Supplemental Executive Retirement Plan

      The Company’s Supplemental Executive Retirement Plan (“Supplemental Plan”) provides supplemental retirement, termination and death benefits to key executive officers designated by the Board. The Compensation and Option Committee administers the Supplemental Plan. Dr. Harman, Mr. Girod, Mr. Stapleton and Mr. Meredith have been designated as Supplemental Plan participants. Dr. Geiger has not been designated as a participant in the Supplemental Plan. Dr. Harman has 24 years, Mr. Girod 17 years, Mr. Stapleton 16 years and Mr. Meredith 19 years of service credited under the Supplemental Plan. All Supplemental Plan benefits are subject to deductions for Social Security and federal, state and local taxes.
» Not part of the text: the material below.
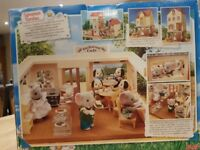 Sylvanian Families Blackberry Cafe In Box Excellent Condition with accessories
      Retirement Benefit. Retirement benefits are based on the average of the participant’s highest cash compensation (base salary and bonus) during any five consecutive years of employment by the Company (“Average Cash Compensation”). Participants retiring at age 65 or older receive an annual retirement benefit equal to either (a) 3 1/3% of Average Cash Compensation per year of service up to a maximum of 50%, or (b) 2% of Average Cash Compensation per year of service up to a maximum of 30%, as designated by the Company. Each of the named executive officers, other than Dr. Geiger, has been designated as a participant entitled to receive an annual retirement benefit of up to 50% of Average Cash Compensation. If a participant’s employment is terminated for any reason other than death within three years after a change in control of the Company, the participant vests with the maximum designated retirement benefit regardless of age or years of service and the Company indemnifies the participant for any expense incurred in enforcing the participant’s rights in the retirement benefit under the Supplemental Plan. Unless another form of payment is approved by the administrative committee for the Supplemental Plan, benefits are payable monthly in the form of a life annuity. If the participant dies after benefits have commenced but prior to receiving 10 years of benefits, they are paid to the participant’s beneficiary for the remainder of that period.

15


 

      The following table sets forth the annual maximum retirement benefits that would be received under the Supplemental Plan at the specified Average Cash Compensation levels after the specified years of service:

                                             
Years of Service

Remuneration 3 6 9 12 15






  750,000       75,000       150,000       225,000       300,000       375,000  
  1,000,000       100,000       200,000       300,000       400,000       500,000  
  1,250,000       125,000       250,000       375,000       500,000       625,000  
  1,500,000       150,000       300,000       450,000       600,000       750,000  
  1,750,000       175,000       350,000       525,000       700,000       875,000  
  2,000,000       200,000       400,000       600,000       800,000       1,000,000  
  2,250,000       225,000       450,000       675,000       900,000       1,125,000  
  2,500,000       250,000       500,000       750,000       1,000,000       1,250,000  
  2,750,000       275,000       550,000       825,000       1,100,000       1,375,000  
  3,000,000       300,000       600,000       900,000       1,200,000       1,500,000  

      Termination Benefit. A participant who retires or whose employment is terminated prior to age 65 with at least 15 years of service, and who is not otherwise entitled to benefits under the Supplemental Plan, is entitled to an annual termination benefit equal to either (a) 30% of Average Cash Compensation, increased by 4% for each year of service over 15 years, up to a maximum of 50%, or (b) 15% of Average Cash Compensation, increased by 3% for each year of service over 15 years, up to a maximum of 30%, as designated by the Company. Each of the named executive officers, other than Dr. Geiger, has been designated as a participant entitled to receive an annual termination benefit of up to 50% of Average Cash Compensation. The termination benefit commences upon the later of termination of the participant’s employment, other than due to death, or the participant reaching age 55. Termination benefits are payable in the same manner as retirement benefits.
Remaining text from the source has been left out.